SSRS and Excel: Business Intelligence is more than just producing reports!

One of the key issues in Business Intelligence is the display of data concisely, appropriately and correctly. In particular, Reporting Services (SSRS) and Excel, in the wrong hands, can lead to incorrect data visualisations since it’s very easy to produce charts, graphs and so on, without thinking about the data in question, and the business question that you’re trying to answer. Both SSRS and Excel is that they allow users a generous amount of control over the report itself. In particular, SSRS provides so many controls and options in the ‘Properties’ window of each element of the report that it might be overwhelming for novice users. However, Excel’s ‘ease-of-use’ and SSRS ‘fine-grained control over reports’ can lead to the production of visual displays which are not suited to the data in question, or in some cases, just wrong! Thus, reporting does not always constitute a part of business intelligence; if it does not help to move the business forward, then it can’t be said to be real business intelligence.
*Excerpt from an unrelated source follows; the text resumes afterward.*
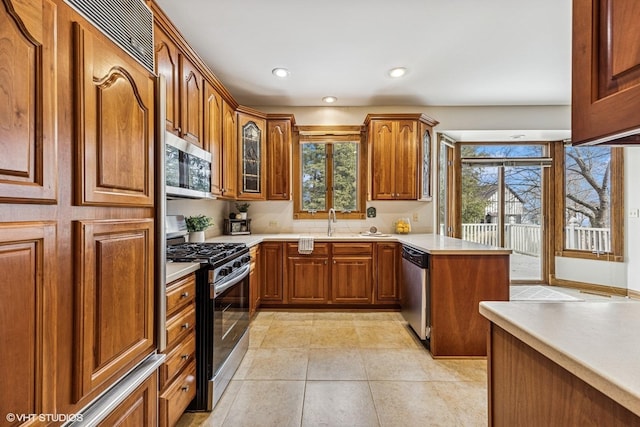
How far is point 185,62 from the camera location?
2.30 metres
Here is an example from my presentation at SQLBits 7, which is a Reporting Services chart which shows the top 5 most frequently appearing Doctor Who Villains since the series’ inception in 1963:


Those of you who have had lots of caffeine will notice that the line graph is not a suitable method of displaying this data. Line Graphs are better for displaying continuous data, not distinct categorical data. If you are a fan of the Doctor Who series, you will know that the Daleks and the Cybermen are separate types of villains. If you are a real Doctor Who obsessive, then you will be wondering whether the count of Ice Warriors excludes the number of episodes where the Ice Warriors appeared in a benevolent capacity; this graph is specifically aimed at displaying a count of appearances rather than an analysis of the degree of ‘villain-ness’.

Since the villains are constituted of distinct categories, then the same data would be better placed as a bar chart in an SSRS report, which you can see below:


This SSRS column chart report is better because it emphasises the distinct categories being measured. Further, the ‘left to right’ reading methodology is easier for us here in the West. Also, it facilitates cognitive integration of the chart itself, by allowing sorting and easy comparison. This isn’t so straightforward in the line graph example given earlier. So, even though line graphs and column charts are very simple displays, it is easy to use them incorrectly.

To summarise, it is very easy to do visualisations which are not being representative of the data sample. Of course, the users have an option to amend the underlying data structure that they are looking for, so that they can obtain the particular visualisation that they would like to see. However, SSRS and Excel, in the wrong hands, can lead to reports that simply do not answer the business question, or help the business users to drive the business forward; that’s the heart of business intelligence.